> Extract:

— BEGIN —

- Also known as: 不懂撒嬌的女人
- Genre: City, Business and Financial, Sitcom
- Created by: Hong Kong Television Broadcasts Limited
- Starring: Frankie Lam Jessica Hsuan Vincent Wong Natalie Tong Lai Lok-Yi Samantha Ko Max Cheung Zoie Tam
- Opening theme: I Don't Know How to Act Cute (我不會撒嬌) by Stephanie Ho for episodes 1-14 as an opening song, it is a ending song for episodes 15-27
- Ending theme: Sands in Hand (手中沙) by Hana Kuk vice versa
- Country of origin: Hong Kong
- Original languages: Cantonese Mandarin English Malay
- No. of episodes: 28

Production
- Running time: 45 minutes
- Production company: TVB

= My Unfair Lady =

My Unfair Lady (不懂撒嬌的女人) is TVB's first 4K resolution television series. It stars Frankie Lam, Jessica Hsuan, Vincent Wong and Natalie Tong as the main leads, with Lai Lok-Yi, Samantha Ko, Max Cheung and Zoie Tam as the major supporting cast. It aired concurrently on TVB Jade, Hub Drama First, Astro On Demand, Astro GO and MyTV SUPER.

— END —

> Tasks to carry out:
A. Summarize the My Unfair Lady entry in two sentences.
B. Please write the next part of the My Unfair Lady entry, picking up after its final sentence.

> Information given:
— BEGIN —

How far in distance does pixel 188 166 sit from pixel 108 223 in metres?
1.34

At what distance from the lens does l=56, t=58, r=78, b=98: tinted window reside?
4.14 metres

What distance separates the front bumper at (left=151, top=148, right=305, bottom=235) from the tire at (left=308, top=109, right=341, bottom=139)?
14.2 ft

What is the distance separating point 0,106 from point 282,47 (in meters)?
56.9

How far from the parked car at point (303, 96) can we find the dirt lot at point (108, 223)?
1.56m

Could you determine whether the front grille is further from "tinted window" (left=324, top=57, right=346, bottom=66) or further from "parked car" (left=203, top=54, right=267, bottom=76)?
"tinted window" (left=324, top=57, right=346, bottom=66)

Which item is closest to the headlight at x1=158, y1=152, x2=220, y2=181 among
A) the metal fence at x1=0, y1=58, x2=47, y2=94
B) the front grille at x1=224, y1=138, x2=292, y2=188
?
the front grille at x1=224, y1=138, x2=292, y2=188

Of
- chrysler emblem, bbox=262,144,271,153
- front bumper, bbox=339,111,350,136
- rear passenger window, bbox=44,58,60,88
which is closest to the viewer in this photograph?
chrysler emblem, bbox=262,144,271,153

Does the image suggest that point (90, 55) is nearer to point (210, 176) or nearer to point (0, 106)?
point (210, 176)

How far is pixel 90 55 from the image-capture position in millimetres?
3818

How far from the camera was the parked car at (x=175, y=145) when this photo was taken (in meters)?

— END —

> The results:
A. My Unfair Lady is TVB's first 4K resolution television series, with Frankie Lam, Jessica Hsuan, Vincent Wong and Natalie Tong as the main leads. It aired concurrently on TVB Jade, Hub Drama First, Astro On Demand, Astro GO and MyTV SUPER.

B.
This drama marks the return of Frankie Lam and Jessica Hsuan to TVB.

==Synopsis==
Successful property manager Molly Ling has a golden touch. The shopping malls under her management have won countless awards. She is also a super control freak. As her number one assistant, her cousin Cherry Ling is totally under her control and works hard for Molly. She learns to flirt superficially, helping Molly smooth over many problems. Just as Molly is looking forward to moving up the company to be appointed to the board of directors, the company brings in Gordon Man, a marketing visionary, to be her equal. Thus begins the power struggle fueled by hatred and ego between the ex-couple. Meanwhile, Cherry discovers that her boyfriend Hanson Ho has cheated on her. In her time of disappointment, she encounters a deeply compassionate gentleman, Saving Ching. But just when she believes their relationship will blossom into love, Cherry finds out that Saving is abnormally afraid of marriage. Can the two cousins, both competent women, but unable to flirt, ultimately reverse their misfortune and find happiness?

== Cast ==

===Main cast===
- Frankie Lam as Gordon Man Nim-sum 文念深
  - Hoi Yeung as young Gordon
- Jessica Hsuan as Molly Ling Man 凌敏 (Mall姐)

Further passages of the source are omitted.